After months of waiting and wishing, our first lamb was born on June 1st. Jared and I arrived at the pasture to find Isolde's lamb had just been born, still sticky, active, and BEAUTIFUL! It's most exciting that our first lamb is a ewe, weighing in at 6 lbs., named Ylfa- meaning "she wolf" in Icelandic. She is quite wooly looking and growing like crazy. It feels like she's almost doubled her weight in 5 days! 

Motherly love
Isolde and Ylfa
Clover, taking a moment after all the excitement!
Just born...

4 days old!
Tyr, Ylfa's father, seemed unaffected at the announcement of his daughter's arrival. 

We still have some pregnant ewes, so there are at least four more lambs to come! 

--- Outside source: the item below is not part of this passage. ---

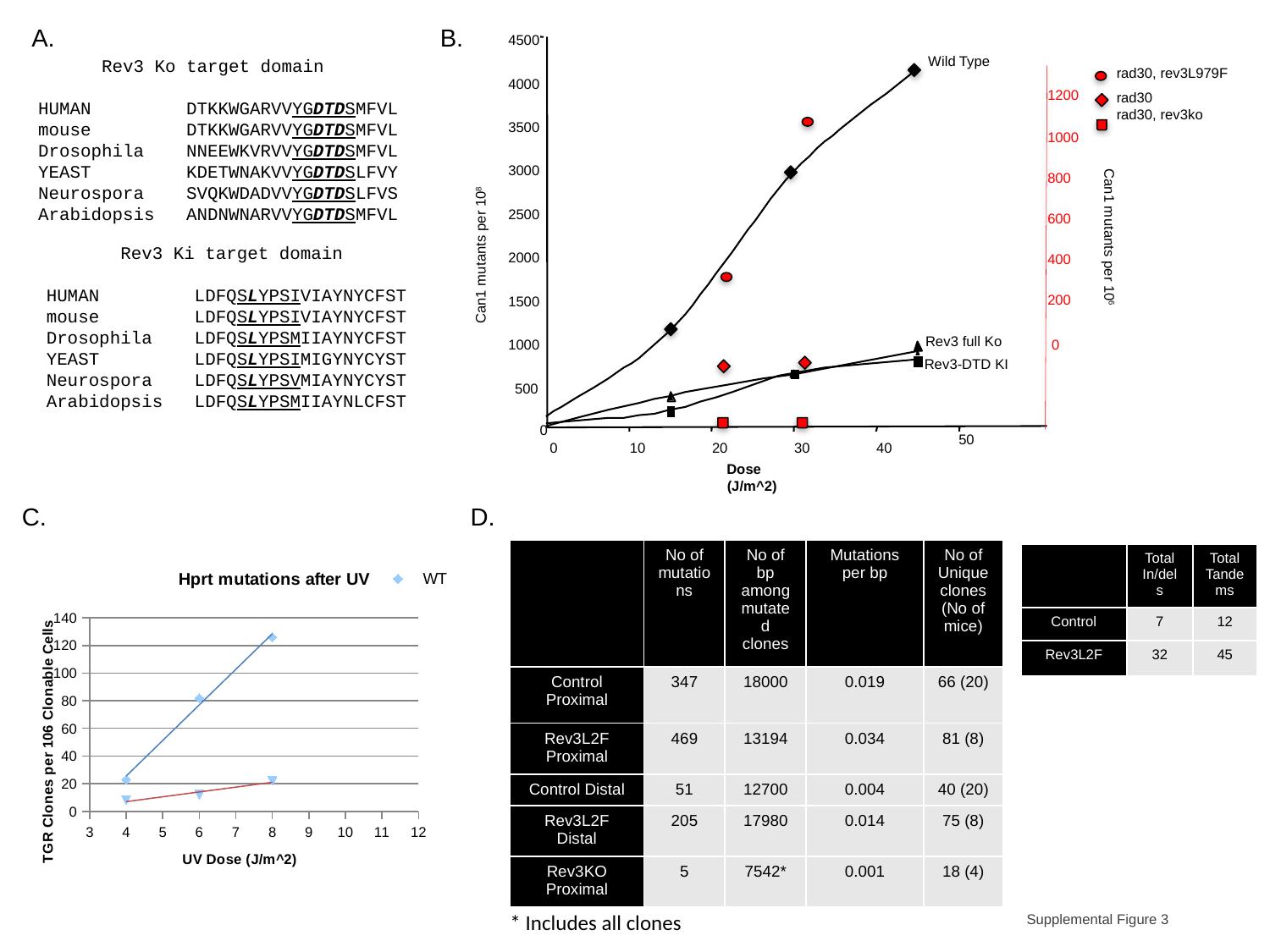
In the chart in panel B, does the Wild Type series rise or fall as dose increases? rise In the chart in panel C, how many series does the legend list? 1 In the chart in panel B, at a dose of about 30 J/m^2, which is larger: the Wild Type value or the Rev3 full Ko value? Wild Type In the chart in panel B, what is the label of the x axis? Dose (J/m^2) What is the title of the chart in panel C? Hprt mutations after UV In the chart in panel C, do the WT values rise or fall as UV dose increases? rise In the chart in panel B, is the Rev3-DTD KI value at the highest dose (around 45 J/m^2) greater or less than 1000 on the left axis? less In the chart in panel B, how many series does the red legend on the right list? 3 In the chart in panel C, is the WT value at a UV dose of 8 J/m^2 greater or less than 100? greater In the chart in panel B, is the Wild Type value at the highest dose (around 45 J/m^2) greater or less than 4000 on the left axis? greater In the chart in panel B, which black series reaches the highest Can1 mutants per 10^8 value? Wild Type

How much longer will it be for Isa? 

All of the chicks that hatched in late March/early April are pretty grown up. We will be tractoring them in the ewe's pasture once we get a couple of tractors/portable hen houses built. In the meantime, we'll be moving the smallest juvenile chickens over to the pasture to begin their role in our pasture management plan, in a temporary portable coop/tractor. Once we know for sure who is a pullet and who is a cockerel, we'll separate any little boys we're not going to keep for breeding and raise them for butchering in the Fall. 

A Wheaton, Copper Maran, Blue Wheaton, and Buff Orpington  
Splash Orpington cockerel, Mr. Silver
A supposed Blue Laced Red Wyandotte, Betty
Orpington/Maran cross, Ms. Smokey
Ameraucana babies
I'm heading to Monroe today to pick up more hatching eggs- Lavender and Black Orpington and Blue Laced Red Wyandotte- for our two broody hens. Because of our large chicken population at the moment, they'll be brooding on the back porch in pet carriers to keep things as organized as possible.

I've put in an application for our farm to participate in the 2011 Seattle Tilth Chicken Coop and Urban Farm Tour on Saturday, July 9th. Once we get the thumbs up, I'll be inviting all our friends down for a day on the farm. 

Enjoy Spring, now that's finally here!